Фрэнк посмотрел на нее. Попытался поднять левую руку, чтобы обхватить гриф. Пальцы дрожали. Согнуть их для аккорда — адская боль. Он нажал на струны. Раздался глухой, дребезжащий, фальшивый звук.
Он попробовал еще раз.
Рука сорвалась.
И тогда Фрэнк заплакал. Не тихо, не благородно. Он завыл, уткнувшись лицом в подушку, глуша крик, полный такой животной тоски, что у Джерарда всё оборвалось внутри. Это был плач не о смерти. Это был плач о том, что он больше не может даже взять аккорд. Что музыка ушла. Что «Фрэнк Айеро» — гитарист, личность, живой человек — умер, а тело всё еще здесь, и оно мучается.
Джерард не выдержал.
Плевать на тромбоциты. Плевать на больничные протоколы. Плевать на маски.
Он лег на кровать, прямо поверх одеяла, и обнял Фрэнка — крепко, не боясь причинить боль, потому что боль и так была везде. Он зарылся лицом в его плечо, туда, где от него еще пахло не только химией и болезнью, но и чем-то родным, чем-то их собственным.

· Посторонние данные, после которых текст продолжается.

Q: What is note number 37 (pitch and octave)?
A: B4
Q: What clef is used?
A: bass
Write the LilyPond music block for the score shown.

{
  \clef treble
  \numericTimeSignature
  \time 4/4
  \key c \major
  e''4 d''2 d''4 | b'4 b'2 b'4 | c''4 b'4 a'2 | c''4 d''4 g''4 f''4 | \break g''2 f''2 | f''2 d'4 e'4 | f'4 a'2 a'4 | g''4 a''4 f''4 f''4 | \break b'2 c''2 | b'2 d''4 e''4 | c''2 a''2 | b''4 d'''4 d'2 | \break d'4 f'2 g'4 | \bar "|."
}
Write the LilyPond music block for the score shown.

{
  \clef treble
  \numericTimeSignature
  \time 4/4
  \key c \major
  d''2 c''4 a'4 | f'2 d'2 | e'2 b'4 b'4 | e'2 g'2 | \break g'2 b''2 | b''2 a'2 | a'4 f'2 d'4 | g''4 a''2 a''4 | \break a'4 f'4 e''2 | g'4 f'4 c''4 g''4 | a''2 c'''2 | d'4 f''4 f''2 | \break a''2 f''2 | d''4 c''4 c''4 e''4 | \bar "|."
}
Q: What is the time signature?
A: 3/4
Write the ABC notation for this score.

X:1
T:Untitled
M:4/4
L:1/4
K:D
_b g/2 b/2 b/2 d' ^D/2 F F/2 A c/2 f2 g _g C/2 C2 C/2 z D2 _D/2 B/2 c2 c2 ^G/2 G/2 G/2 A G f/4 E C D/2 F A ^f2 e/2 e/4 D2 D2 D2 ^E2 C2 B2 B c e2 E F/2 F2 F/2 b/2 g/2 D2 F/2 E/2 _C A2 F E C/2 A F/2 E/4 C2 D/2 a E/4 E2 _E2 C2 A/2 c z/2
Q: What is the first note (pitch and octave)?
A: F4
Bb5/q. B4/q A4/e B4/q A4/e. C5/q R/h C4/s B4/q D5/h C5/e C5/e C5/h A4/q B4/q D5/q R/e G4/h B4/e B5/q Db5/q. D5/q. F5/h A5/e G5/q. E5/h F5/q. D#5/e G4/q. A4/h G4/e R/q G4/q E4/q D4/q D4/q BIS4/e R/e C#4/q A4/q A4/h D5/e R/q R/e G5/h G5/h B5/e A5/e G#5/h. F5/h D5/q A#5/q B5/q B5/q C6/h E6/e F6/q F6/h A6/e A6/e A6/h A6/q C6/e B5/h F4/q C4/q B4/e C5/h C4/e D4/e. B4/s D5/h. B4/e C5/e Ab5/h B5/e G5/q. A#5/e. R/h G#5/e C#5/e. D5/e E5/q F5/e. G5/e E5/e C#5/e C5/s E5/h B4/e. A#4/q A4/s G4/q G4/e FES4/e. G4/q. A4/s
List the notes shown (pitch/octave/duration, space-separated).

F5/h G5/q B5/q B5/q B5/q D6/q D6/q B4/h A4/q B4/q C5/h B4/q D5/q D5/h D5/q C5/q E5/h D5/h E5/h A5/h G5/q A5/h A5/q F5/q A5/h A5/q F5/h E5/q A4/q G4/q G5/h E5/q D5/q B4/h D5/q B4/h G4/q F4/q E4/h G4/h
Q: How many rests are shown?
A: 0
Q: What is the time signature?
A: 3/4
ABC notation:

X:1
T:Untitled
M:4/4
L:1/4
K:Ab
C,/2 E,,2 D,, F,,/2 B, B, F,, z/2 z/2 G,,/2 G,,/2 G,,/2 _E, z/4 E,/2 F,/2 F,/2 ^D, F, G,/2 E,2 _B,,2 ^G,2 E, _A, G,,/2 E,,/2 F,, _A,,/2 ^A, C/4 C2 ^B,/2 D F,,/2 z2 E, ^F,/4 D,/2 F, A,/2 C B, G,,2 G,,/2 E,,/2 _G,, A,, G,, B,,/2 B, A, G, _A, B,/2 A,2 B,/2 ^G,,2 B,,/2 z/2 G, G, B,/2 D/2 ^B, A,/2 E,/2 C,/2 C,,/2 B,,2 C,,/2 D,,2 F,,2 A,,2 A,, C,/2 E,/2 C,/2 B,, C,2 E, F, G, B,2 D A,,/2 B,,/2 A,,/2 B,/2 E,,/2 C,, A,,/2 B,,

— Я здесь, — зашептал он, гладя его по острому, вздрагивающему плечу. — Я здесь. Слышишь? Я никуда не уйду. Я научусь ставить капельницы, менять судно, выть на луну — что угодно. Ты только не смей сдаваться. Не сегодня. Сегодня просто дыши.
Фрэнк вцепился в его руку. Не в гитару. В его руку. Его ногти, слабые и ломкие от химии, слегка царапнули кожу Джерарда.
— Дышать... больно, — прохрипел он.
— Тогда просто лежи. И знай, что я тебя люблю.
За окном май плакал дождем, размазывая по стеклу серые тени города. Палата №417 наполнилась тишиной, нарушаемой лишь писком инфузомата, мерно отсчитывающего дозы цитарабина.
От мая оставалось еще три недели. Три недели до лета.
Джерард не был уверен, что Фрэнк его увидит.